53. Il importe d'examiner la troisième des quatre conditions énumérées par la Cour que doit remplir une disposition nationale adoptée dans l'intérêt général pour être conforme au droit communautaire, à savoir qu'elle soit propre à garantir la réalisation de l'objectif qu'elle poursuit. Dans le contexte du présent cas d'espèce nous pouvons dire sans restrictions que cette condition est remplie. La protection du travailleur est assurée lorsque, à l'issue du bilan coûts/bénéfices , celui-ci perçoit le salaire plus élevé, c'est-à-dire, le cas échéant, celui qui est applicable à l'endroit où la prestation est exécutée. De plus, le niveau salarial général appliqué localement est respecté, de sorte que les distorsions de concurrence découlant d'un dumping salarial sont exclues.

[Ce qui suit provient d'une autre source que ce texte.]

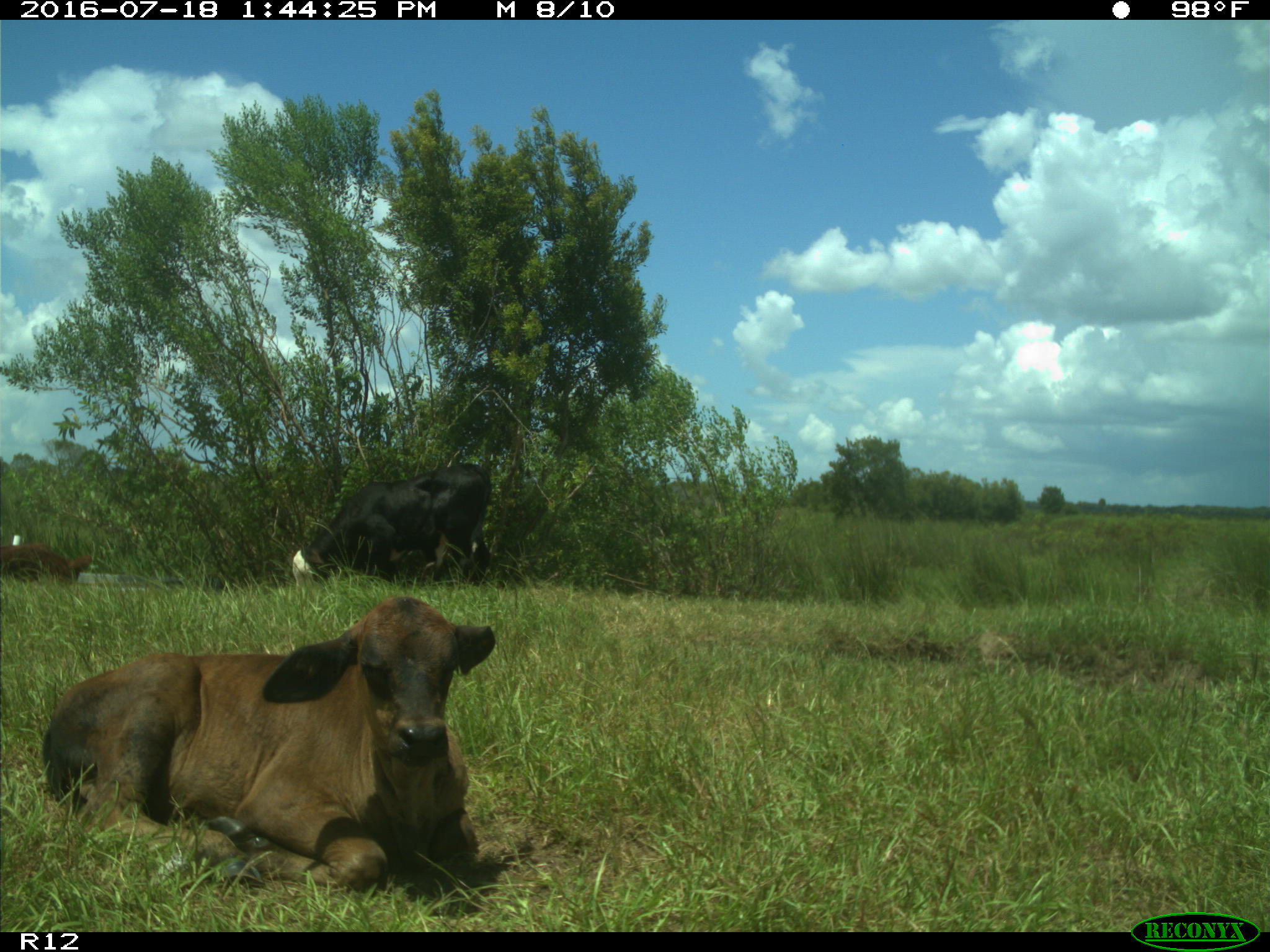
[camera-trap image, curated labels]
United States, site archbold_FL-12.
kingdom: Animalia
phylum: Chordata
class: Mammalia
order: Artiodactyla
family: Bovidae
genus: Bos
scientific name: Bos taurus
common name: domestic cow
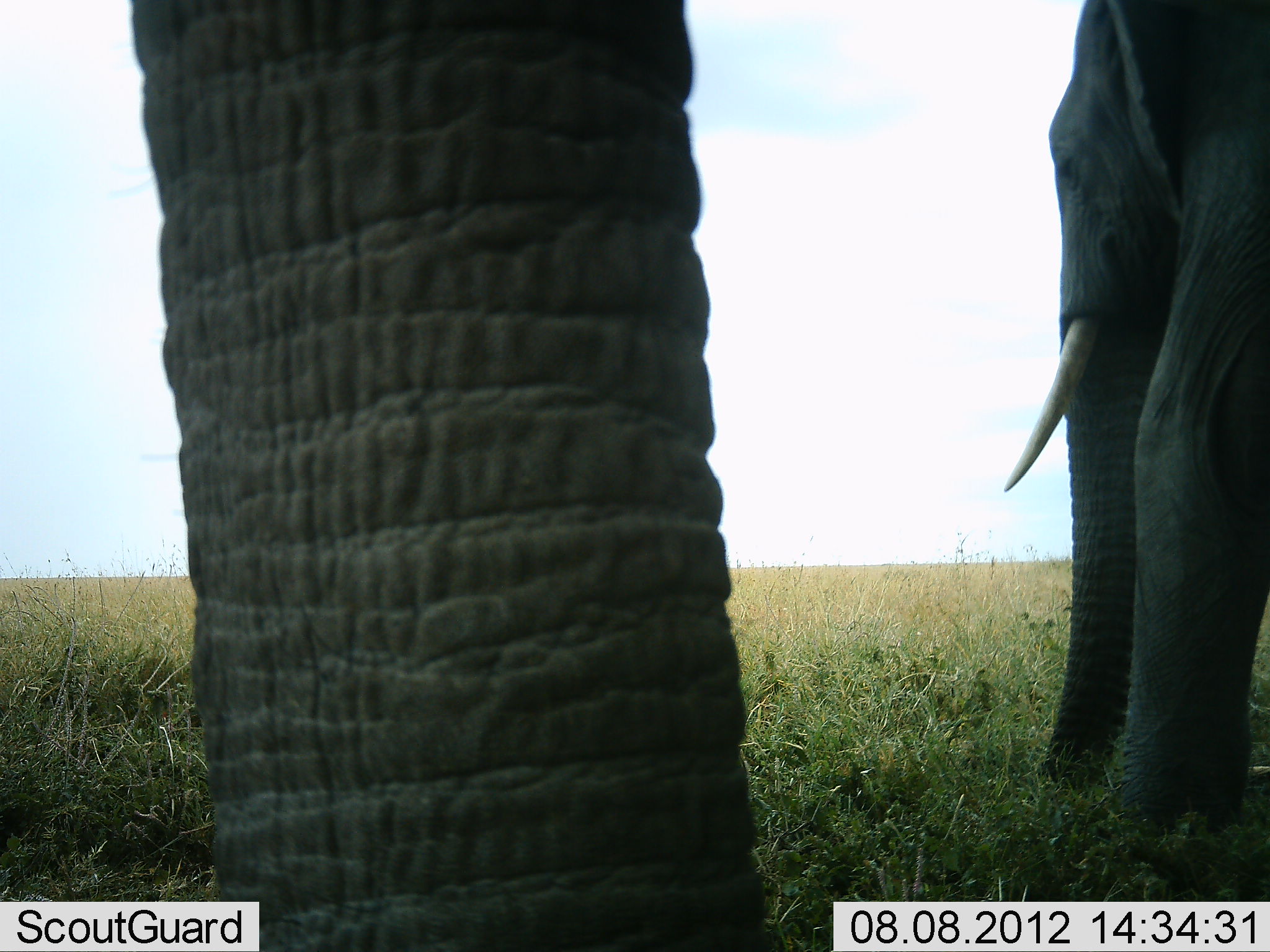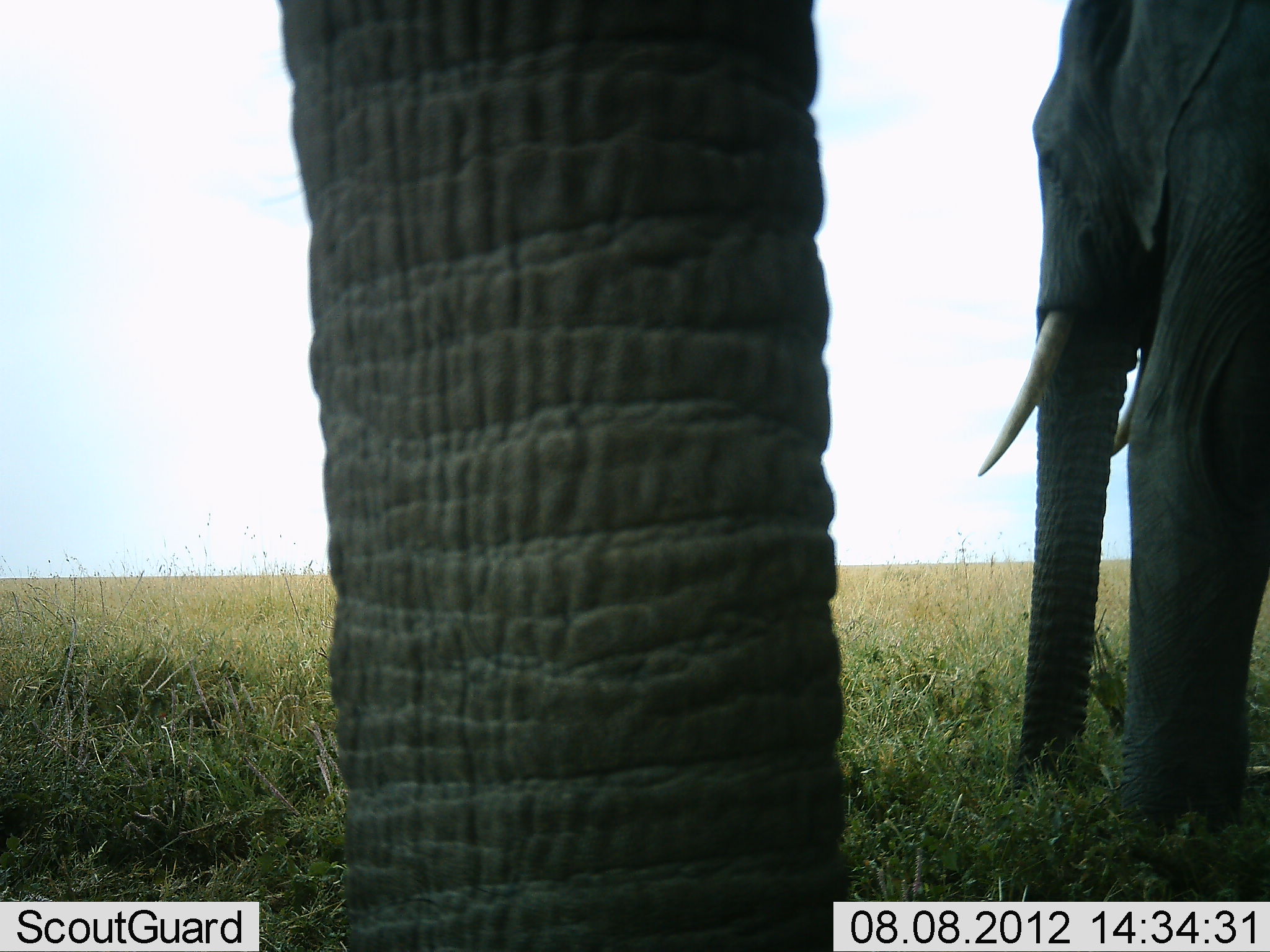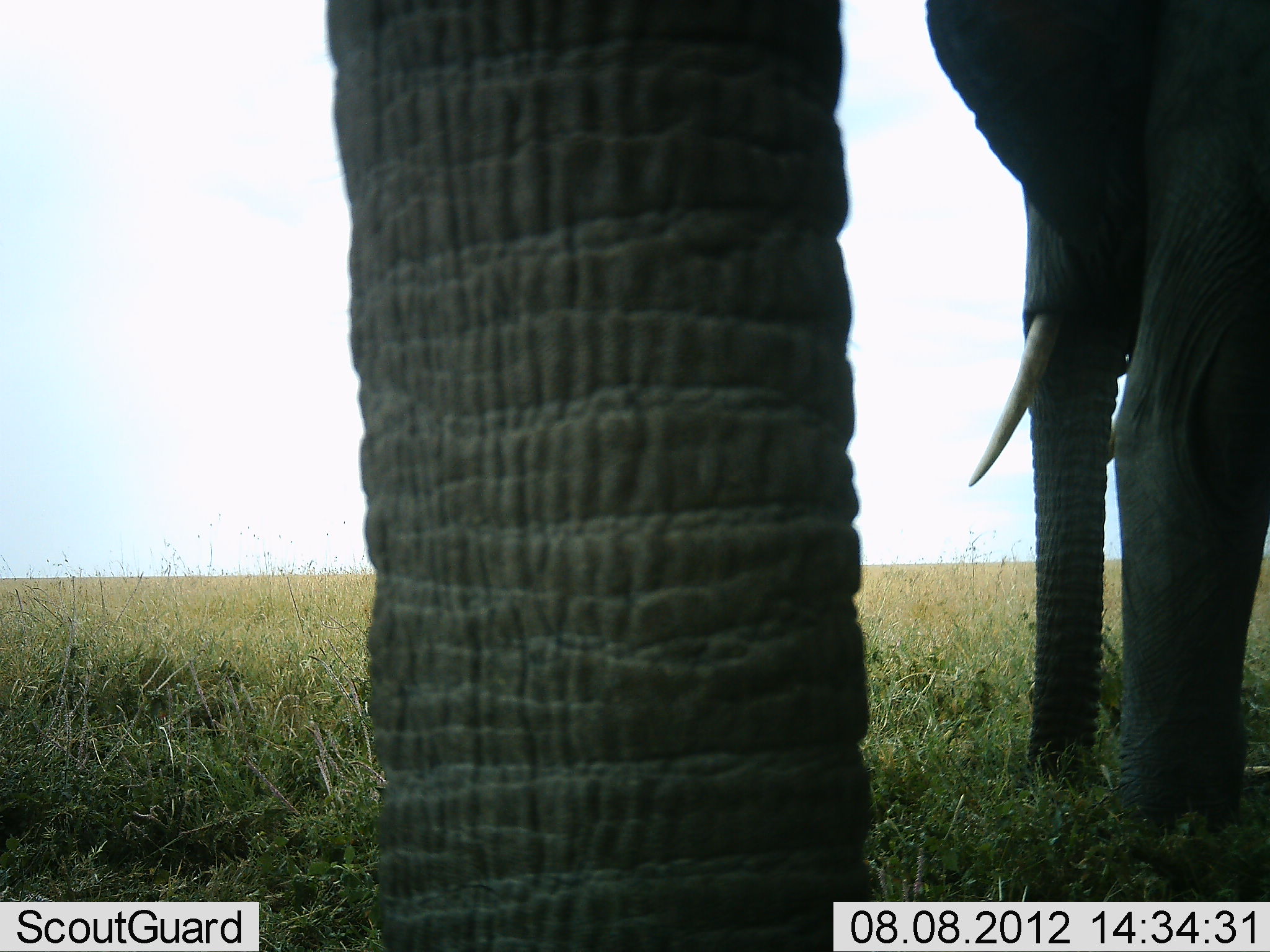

54. Il nous reste enfin à examiner la quatrième et dernière des conditions, à savoir le caractère nécessaire et raisonnable de la mesure. Les préoccupations évoquées lors de la discussion relative aux critères à prendre en considération dans le cadre du bilan coûts/bénéfices à propos du caractère raisonnable d'une obligation de verser le salaire minimal applicable au lieu et dans le secteur considéré alors qu'elle s'accompagne, le cas échéant, de charges économiques supplémentaires substantielles, prennent davantage de relief en cas de prestations de courte durée ou de faible ampleur. C'est dans le cadre de ces circonstances de fait que s'inscrit la première question du juge de renvoi. Celui-ci y sollicite explicitement l'interprétation de la notion de «période de détachement». La question est encore précisée en ce sens que le juge souhaite savoir si cette notion englobe aussi celle du temps partiel, aléatoire ou non. Cette notion de «temps partiel» ne doit pas être comprise dans le sens classique d'une occupation à temps partiel, comme le reste de la question permet de le déduire, le juge utilisant la locution «passant au fil des jours, des semaines ou du mois une partie de son service de prestations».
55. L'application obligatoire du taux de salaire horaire du lieu où la prestation est accomplie pourrait, en de pareilles circonstances, être particulièrement lourde, dans la mesure où, lors du décompte du salaire, les barèmes de salaire minimal de différents États membres pourraient devoir être appliqués pour une seule et même période, avec toutes les difficultés administratives qui en découlent.
56. Les positions adoptées par les parties à la procédure à l'égard de cette question de la juridiction de renvoi sont les suivantes.
Le gouvernement belge part de l'idée que la notion de «détachement» est une notion générale. Elle s'applique à des cas d'espèce tels que celui du litige au principal, même en cas de prestations à temps partiel. Ni la durée de la prestation de services ni le caractère fractionné de la prestation, pas plus que la circonstance que la fourniture de la prestation a lieu dans une zone frontalière ne font obstacle à l'application de la directive. Cette façon de voir est étayée par les dispositions de la directive, qui prévoit peu d'exceptions, aucune d'entre elles ne visant des situations comme celle du litige au principal.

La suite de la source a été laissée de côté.